### [The task]
Print every one of the records below word for word, leaving out the pictures.

--- START OF Dataset content ---

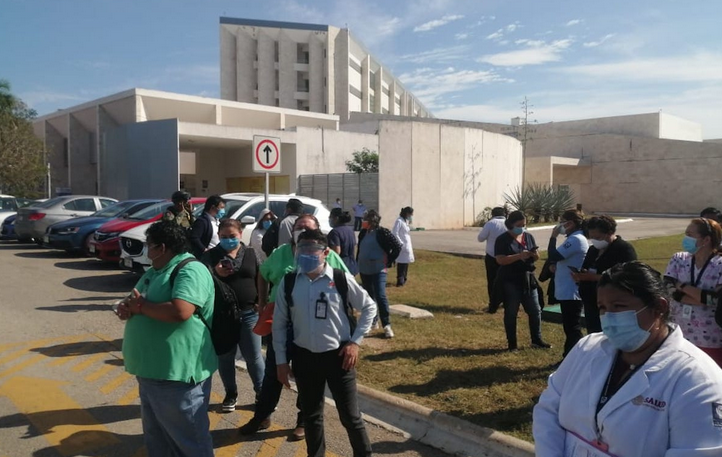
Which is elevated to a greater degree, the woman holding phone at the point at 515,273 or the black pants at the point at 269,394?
the woman holding phone at the point at 515,273

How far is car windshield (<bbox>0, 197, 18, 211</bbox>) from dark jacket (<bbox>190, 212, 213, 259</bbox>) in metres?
16.6

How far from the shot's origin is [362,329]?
3.86m

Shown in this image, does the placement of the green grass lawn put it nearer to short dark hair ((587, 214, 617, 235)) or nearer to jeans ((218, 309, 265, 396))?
jeans ((218, 309, 265, 396))

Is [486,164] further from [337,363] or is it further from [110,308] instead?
[337,363]

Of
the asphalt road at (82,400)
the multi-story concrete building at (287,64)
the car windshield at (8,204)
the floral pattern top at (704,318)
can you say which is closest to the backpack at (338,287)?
the asphalt road at (82,400)

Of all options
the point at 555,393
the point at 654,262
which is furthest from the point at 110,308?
the point at 654,262

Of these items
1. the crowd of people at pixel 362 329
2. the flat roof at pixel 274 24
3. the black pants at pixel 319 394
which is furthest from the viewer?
the flat roof at pixel 274 24

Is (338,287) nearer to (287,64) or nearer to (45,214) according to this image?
(45,214)

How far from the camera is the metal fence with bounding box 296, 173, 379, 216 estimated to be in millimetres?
26000

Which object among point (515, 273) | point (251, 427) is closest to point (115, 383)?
point (251, 427)

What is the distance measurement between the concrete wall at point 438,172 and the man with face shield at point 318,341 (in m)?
21.9

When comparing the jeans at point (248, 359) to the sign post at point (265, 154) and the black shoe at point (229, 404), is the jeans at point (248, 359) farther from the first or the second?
the sign post at point (265, 154)

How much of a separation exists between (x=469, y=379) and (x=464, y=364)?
0.51 m

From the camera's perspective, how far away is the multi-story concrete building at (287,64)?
6225cm
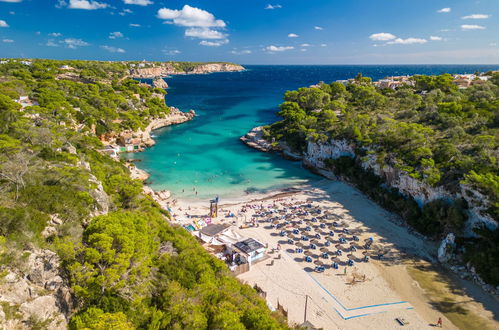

--- END OF Dataset content ---

### [Result for this task]
Which is elevated to a greater degree, the woman holding phone at the point at 515,273 or the black pants at the point at 269,394?
the woman holding phone at the point at 515,273

How far is car windshield (<bbox>0, 197, 18, 211</bbox>) from dark jacket (<bbox>190, 212, 213, 259</bbox>) in metres?
16.6

How far from the shot's origin is [362,329]?
3.86m

Shown in this image, does the placement of the green grass lawn put it nearer to short dark hair ((587, 214, 617, 235)) or nearer to jeans ((218, 309, 265, 396))?
jeans ((218, 309, 265, 396))

Is [486,164] further from [337,363] or is it further from [110,308] instead?
[337,363]

Of
the asphalt road at (82,400)
the multi-story concrete building at (287,64)
the car windshield at (8,204)
the floral pattern top at (704,318)
can you say which is closest to the backpack at (338,287)?
the asphalt road at (82,400)

Of all options
the point at 555,393
the point at 654,262
which is furthest from the point at 110,308?
the point at 654,262

Of these items
1. the crowd of people at pixel 362 329
2. the flat roof at pixel 274 24
3. the black pants at pixel 319 394
which is furthest from the viewer?
the flat roof at pixel 274 24

Is (338,287) nearer to (287,64) or nearer to (45,214) according to this image?
(45,214)

How far from the camera is the metal fence with bounding box 296, 173, 379, 216 estimated to be in millimetres?
26000

Which object among point (515, 273) | point (251, 427) is closest to point (115, 383)?
point (251, 427)

What is the distance measurement between the concrete wall at point 438,172 and the man with face shield at point 318,341 (in m)?
21.9

When comparing the jeans at point (248, 359) to the sign post at point (265, 154) and the black shoe at point (229, 404), is the jeans at point (248, 359) farther from the first or the second?
the sign post at point (265, 154)

How much of a separation exists between (x=469, y=379) and (x=464, y=364)?
0.51 m

From the camera's perspective, how far away is the multi-story concrete building at (287,64)?
6225cm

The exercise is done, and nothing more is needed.